The new research results differ greatly from those obtained in other studies conducted years earlier by Benowitz and others on previous generations of so-called low-nicotine delivery cigs.

UCSF has long been a leader in exploring new plans for smoking cessation, in exposing tobacco industry business practices, in designing public health programs associated to tobacco products, and in conducting biological study aimed at better understanding smoking addiction and sensitivity.

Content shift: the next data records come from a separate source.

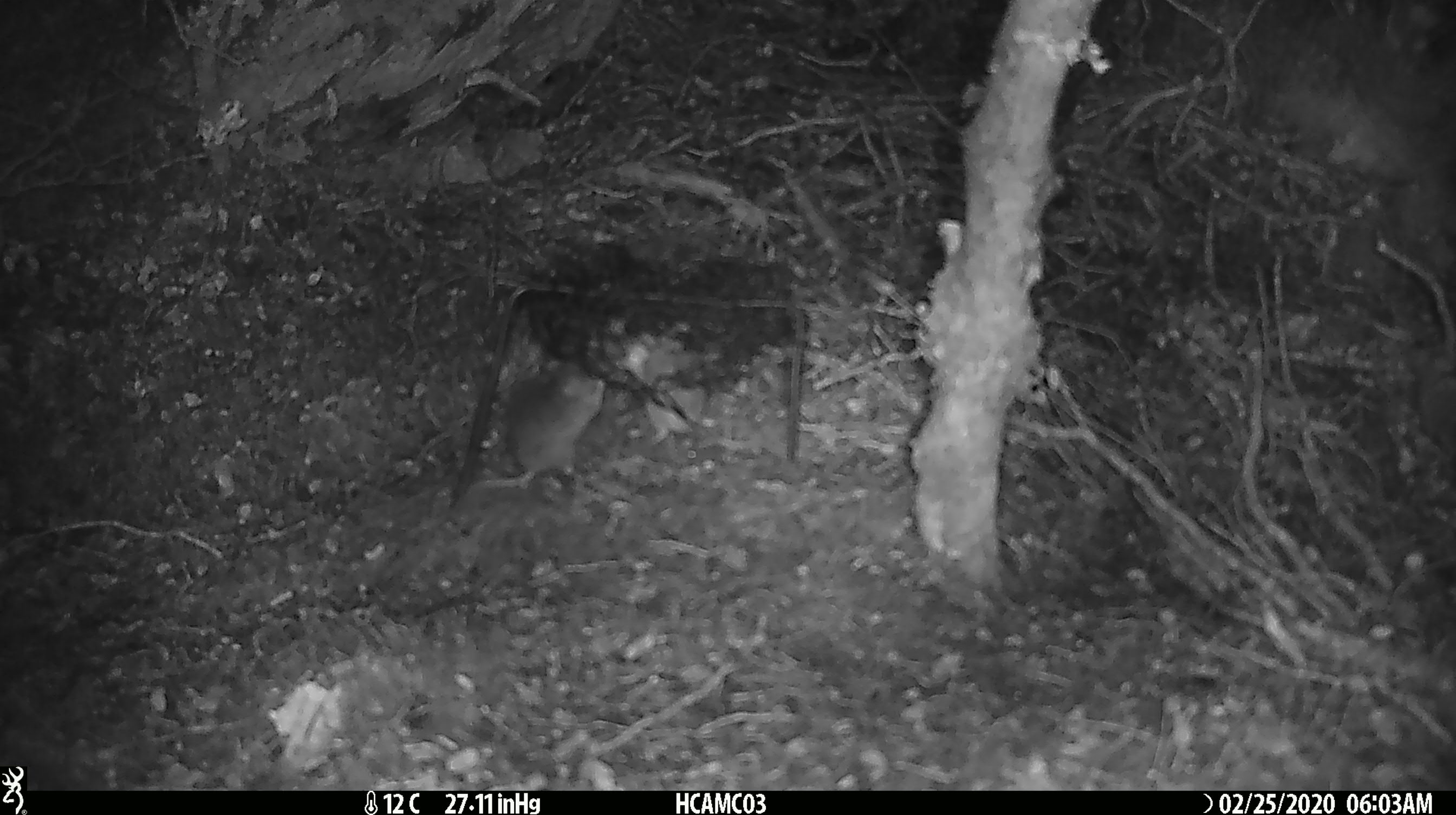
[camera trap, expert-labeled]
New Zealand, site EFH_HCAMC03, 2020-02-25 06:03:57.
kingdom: Animalia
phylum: Chordata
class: Mammalia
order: Rodentia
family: Muridae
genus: Mus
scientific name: Mus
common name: mouse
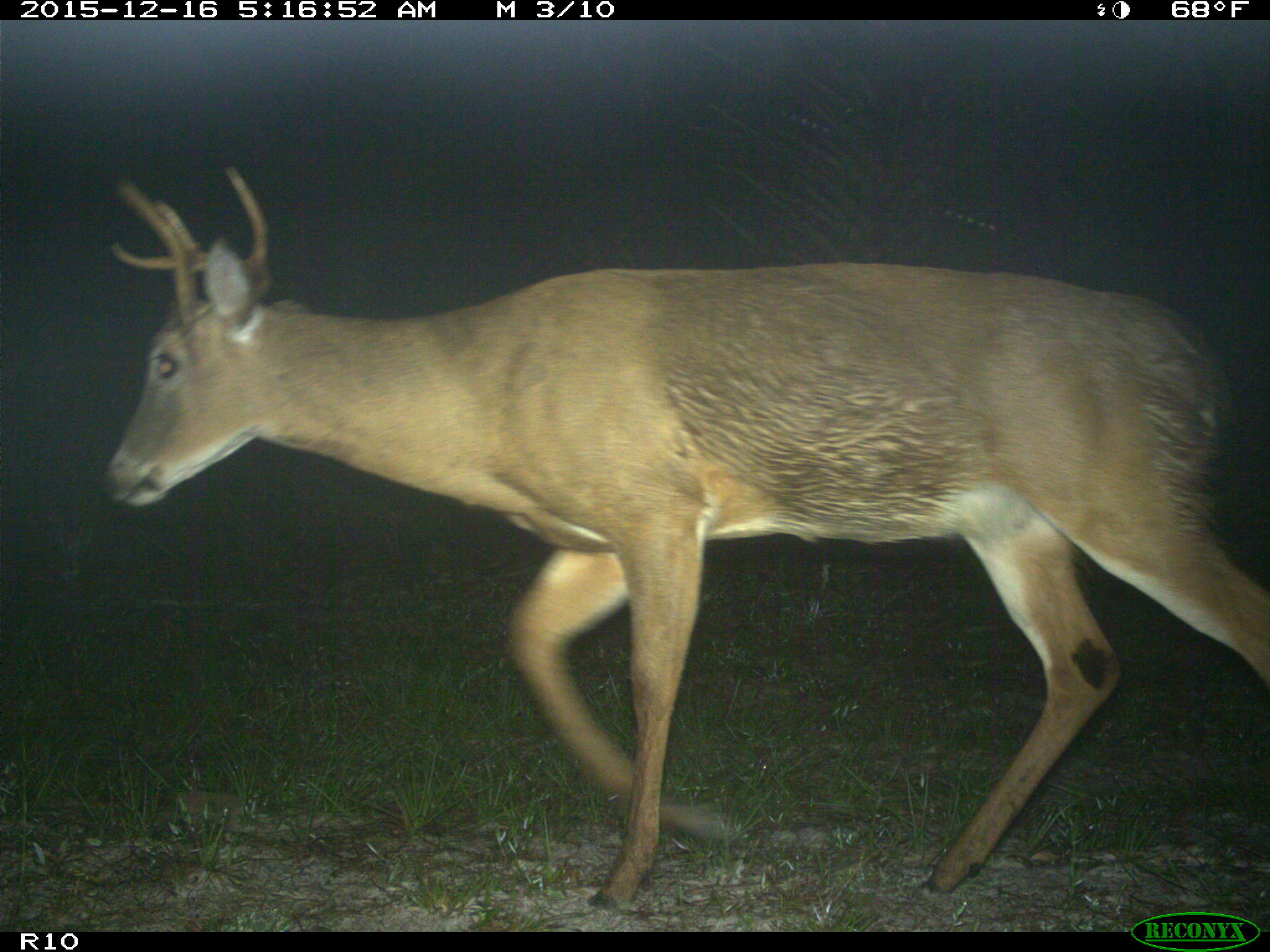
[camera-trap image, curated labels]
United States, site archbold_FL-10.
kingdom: Animalia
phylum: Chordata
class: Mammalia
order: Artiodactyla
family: Cervidae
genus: Odocoileus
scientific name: Odocoileus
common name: deer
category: unidentified deer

The U.S. Food and Drug Administration (FDA) has the authority to control the nicotine volume of cigs sold in the United States, but has not yet moved to do so. According to Benowitz, a member of the agency’s Tobacco Products Scientific Advisory Committee, there is indecision to act in the absence of more scientific findings.

Nevertheless, recent groundbreaking investigations by Benowitz and others have increased hopes that a new type of low-nicotine cig could help smokers quit and also prevent nicotine addiction among young tobacco experimenters. The FDA, along with the National Institutes of Health (NIH) now has allocated funds for larger researches — not yet begun — to further investigate the new plan.